__PROMPT A__: Write out, word for word, the stretch of the passage on the Fort Worth Zoo's history from "The zoo opened in" through "buy more animals.".
__PROMPT B__: Extend the passage on the Fort Worth Zoo's history, continuing from its final sentence.

__EXCERPT TO READ__:
++++++++
The zoo opened in 1909, and up until 1991, it was operated and owned by the City of Fort Worth. During the city’s supervision, there was a long-standing tradition where they collected money from the community in order to expand the collections of animals in the zoo. The Zoological Society, now known as the Fort Worth Zoological Association, was created in 1939. It is a nonprofit organization aiming to help raise additional money for the zoo to buy more animals.

In 1991, the Fort Worth Zoo noticed that they have been getting decreased support from the city. During that time, the zoo also demanded the city to help them replace outdated animal housing and help them with the declines in attendance. That is why the Zoological Society decided to assume the management of the zoo’s everyday operations. Since 1991, the Zoological Society raised over $185 million from foundations, private companies, and corporations to renovate the zoo and create more exhibits.

The following year, the zoo had a grand reopening where they unveiled two new exhibits, namely the Asian Falls and World of Primates. They also added several improvements all over the zoo, which increased the number of visitors to approximately 1 million in a fiscal year. That was almost double the number of visitors the zoo had the previous year, and they have managed to maintain it ever since. It was also during that year when the zoo opened 16 more permanent exhibits along with support facilities. The management of the Zoological Society celebrated the zoo’s tenth year of improvement by adding another show called Texas Wild! Which features seven exotic exhibits in an 8-acre facility.

Aside from the new exhibits, the zoo also had substantial improvements such as handicap accessibility that passed the ADA standards, shade structures, restrooms, food outlets, animal areas, walkways, picnic areas, and exhibit space. That is why the Fort Worth Zoo is one of the most popular attractions in the Dallas Fort Worth area. It was even named as the 5th zoo in the United States by the USA Travel Guide magazine.
++++++++
__AVAILABLE DATA__:
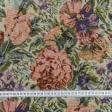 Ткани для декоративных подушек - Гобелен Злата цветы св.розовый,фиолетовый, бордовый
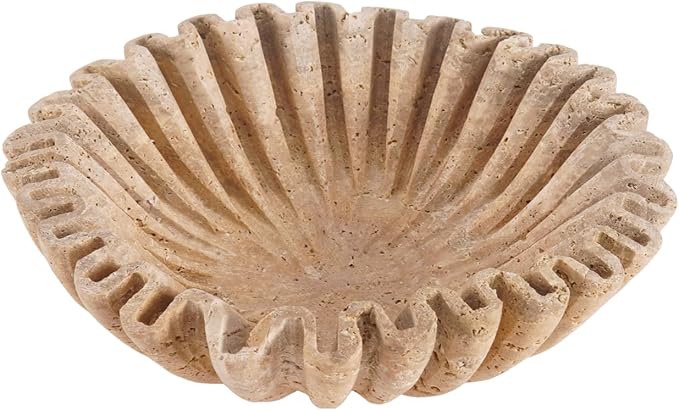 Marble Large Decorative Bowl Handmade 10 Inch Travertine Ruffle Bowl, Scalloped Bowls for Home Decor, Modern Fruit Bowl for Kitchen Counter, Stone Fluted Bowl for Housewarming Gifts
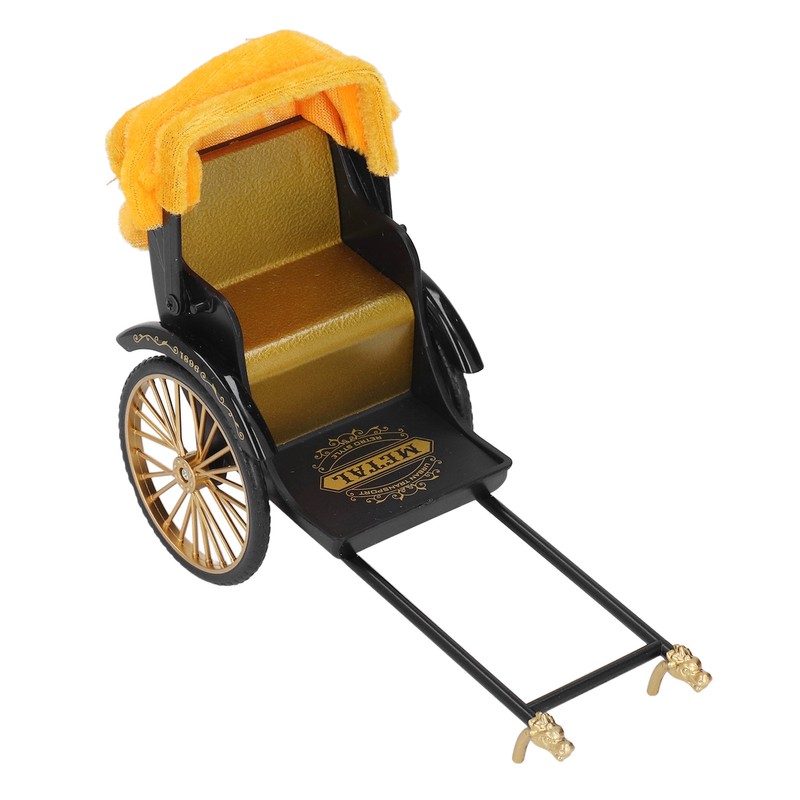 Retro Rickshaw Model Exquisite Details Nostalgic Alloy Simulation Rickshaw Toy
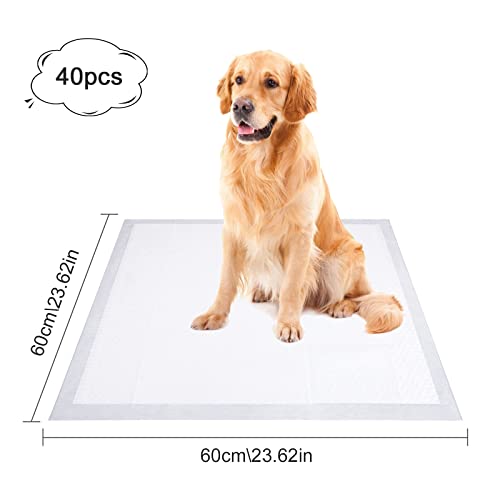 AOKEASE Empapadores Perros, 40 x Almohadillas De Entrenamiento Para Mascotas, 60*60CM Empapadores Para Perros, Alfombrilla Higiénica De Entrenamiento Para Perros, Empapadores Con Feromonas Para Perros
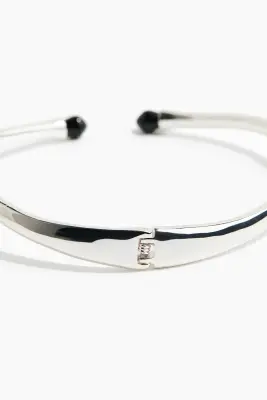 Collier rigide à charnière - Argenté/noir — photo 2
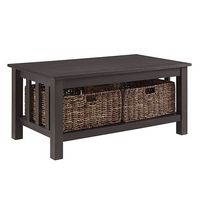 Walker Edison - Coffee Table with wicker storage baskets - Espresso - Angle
++++++++
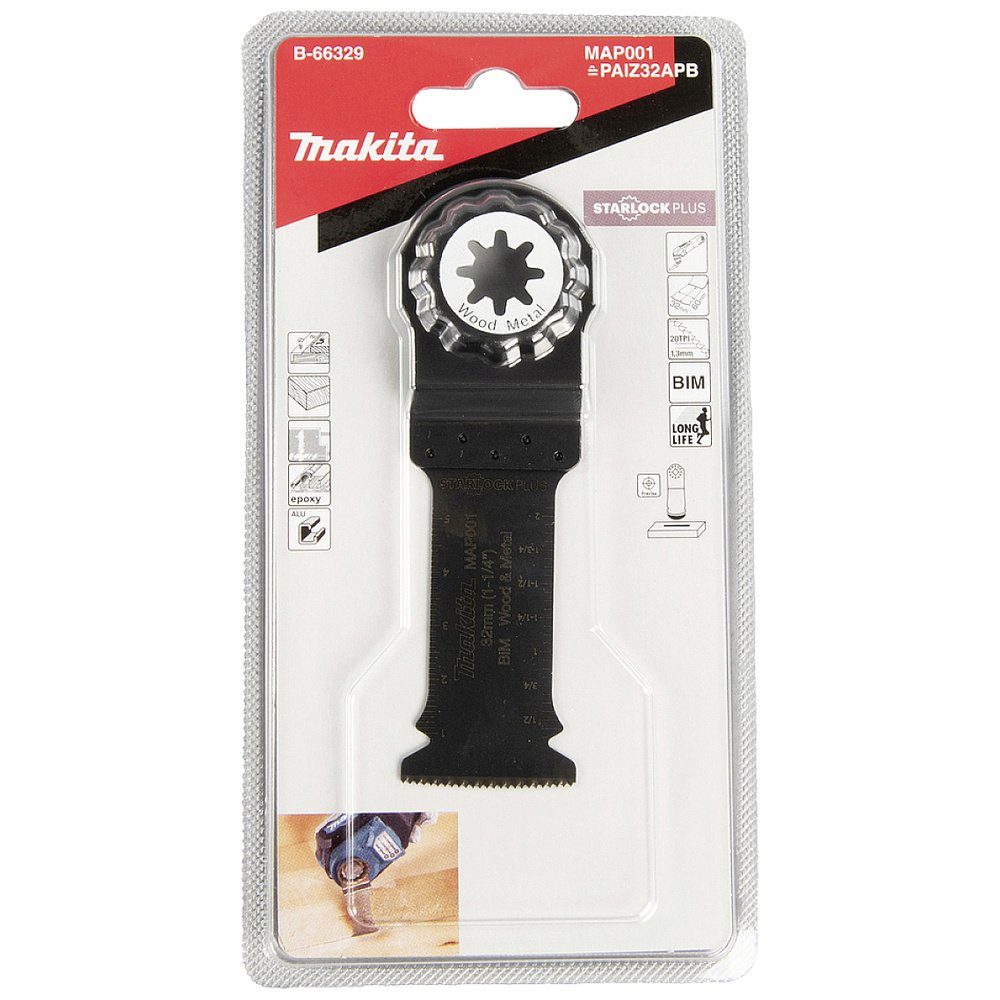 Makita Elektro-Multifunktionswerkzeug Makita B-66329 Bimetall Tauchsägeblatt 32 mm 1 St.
++++++++
__TASK RESPONSE A__:
The zoo opened in 1909, and up until 1991, it was operated and owned by the City of Fort Worth. During the city’s supervision, there was a long-standing tradition where they collected money from the community in order to expand the collections of animals in the zoo. The Zoological Society, now known as the Fort Worth Zoological Association, was created in 1939. It is a nonprofit organization aiming to help raise additional money for the zoo to buy more animals.

__TASK RESPONSE B__:
What To See at the Fort Worth Zoo

Fort Worth Zoo Lion
The Fort Worth Zoo currently houses a total of 542 species. It is home to 112 species that belong in the Association of Zoos and Aquarium Species Survival Plan. Aside from that, it is also the home of about 68 threatened and endangered species on the state. As of writing, the zoo’s animal collection has 160 invertebrates and fish.

The Fort Worth Zoo takes care of 72 species of mammals such as bonobos, gorillas, orangutans, and chimpanzees. It is the only zoo in Texas that houses bonobos. Fort Worth Zoo is one of the five zoos in the world that displays two of the five known rhino species in captivity: the greater one-horned and greater Asian rhinos.

The zoo is also home to 148 species of birds. It is home to the most successful breeding colony of lesser flamingos in the whole world. It is also one of the United States’ zoos to house the endangered Harpy eagle and African crowned eagle. Aside from that, the Fort Worth zoo is one of the few facilities in the United States to house the endangered and rare Storm’s storks.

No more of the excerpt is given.